Dataset excerpts
--
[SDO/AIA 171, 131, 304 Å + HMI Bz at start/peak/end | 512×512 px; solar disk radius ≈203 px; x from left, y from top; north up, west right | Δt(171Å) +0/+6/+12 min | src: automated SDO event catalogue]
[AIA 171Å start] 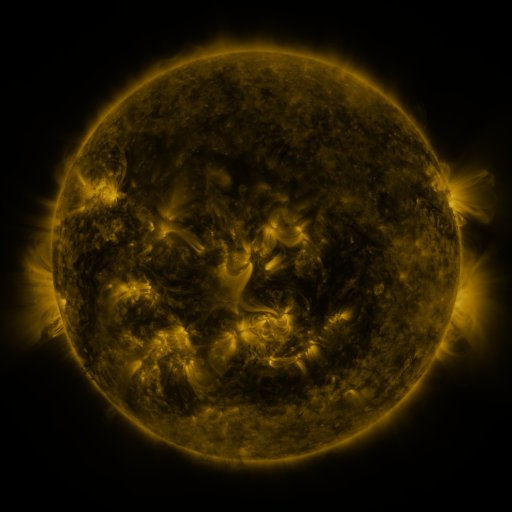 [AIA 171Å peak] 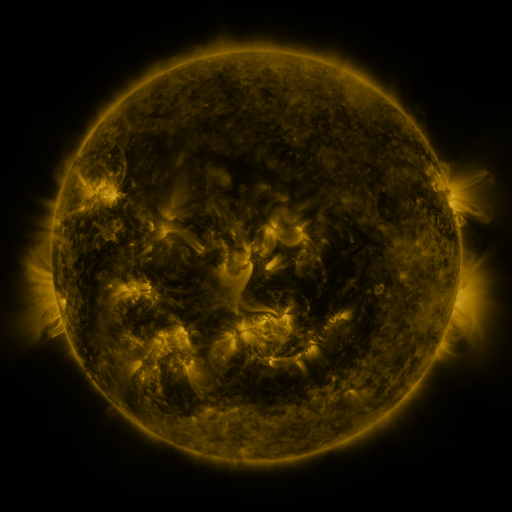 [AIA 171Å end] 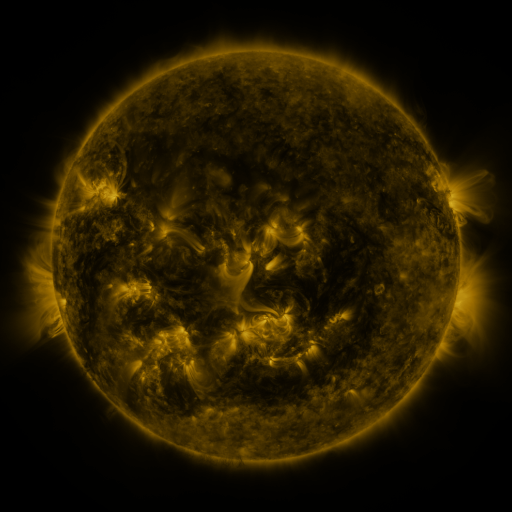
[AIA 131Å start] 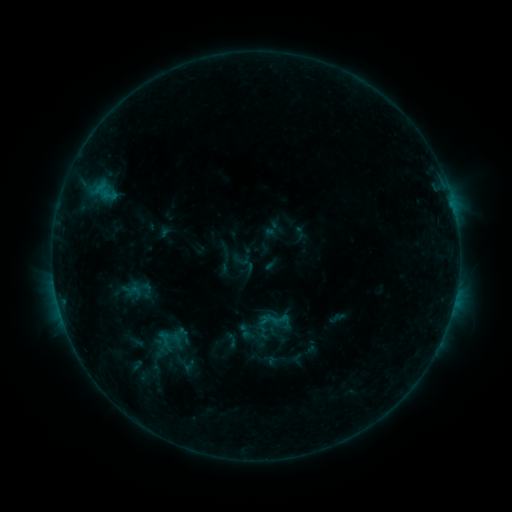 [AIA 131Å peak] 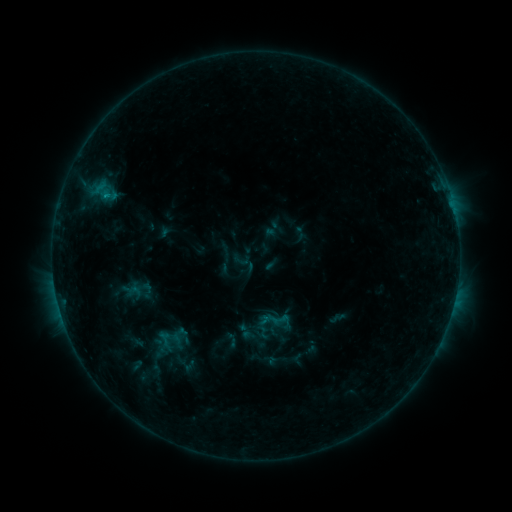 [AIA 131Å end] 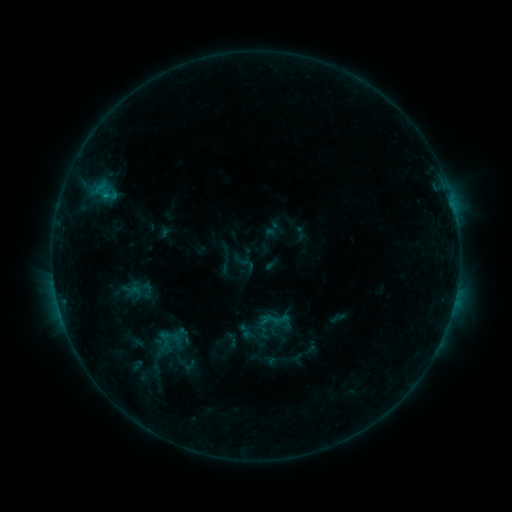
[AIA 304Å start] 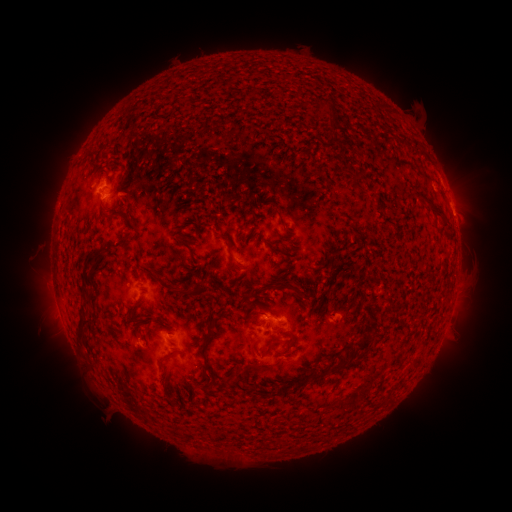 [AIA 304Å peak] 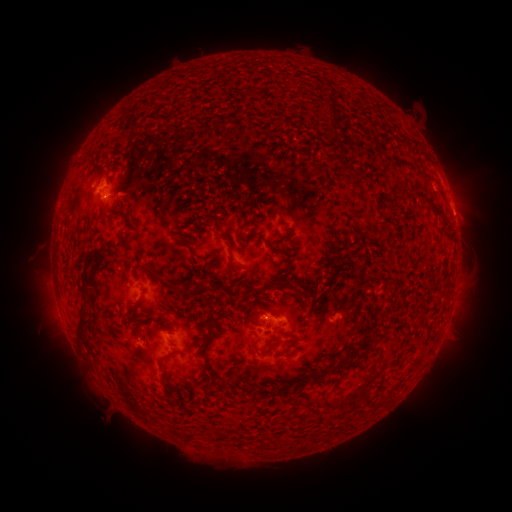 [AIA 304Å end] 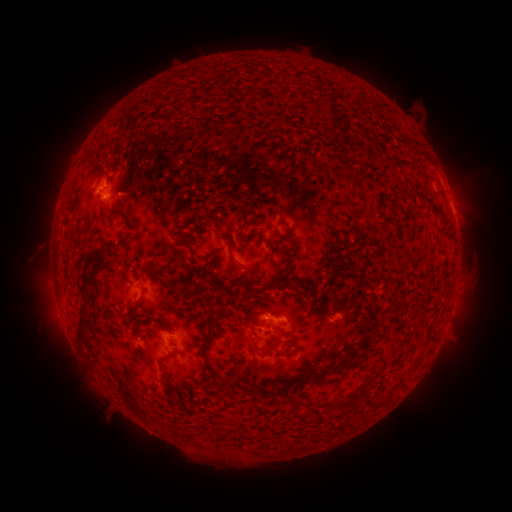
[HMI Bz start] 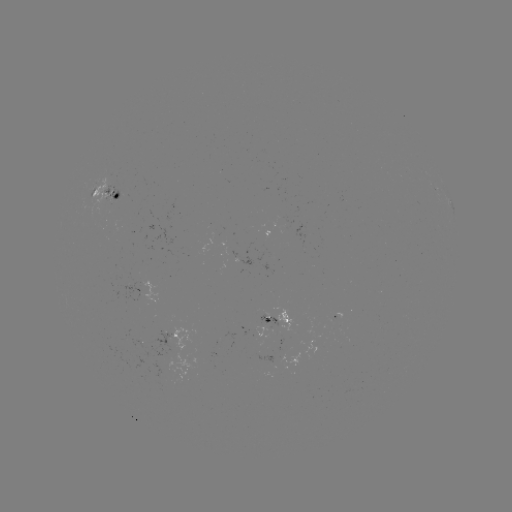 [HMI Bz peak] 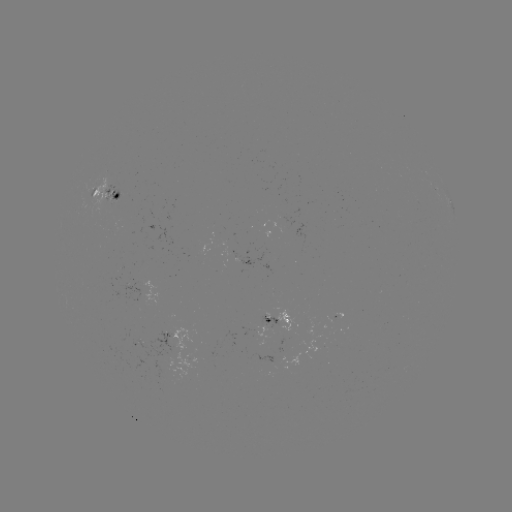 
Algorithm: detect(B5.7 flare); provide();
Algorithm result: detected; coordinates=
--
Given problem
Show each line of the records above that contains the string "Algorithm". Case counts.

Response to the exercise
Algorithm: detect(B5.7 flare); provide();
Algorithm result: detected; coordinates=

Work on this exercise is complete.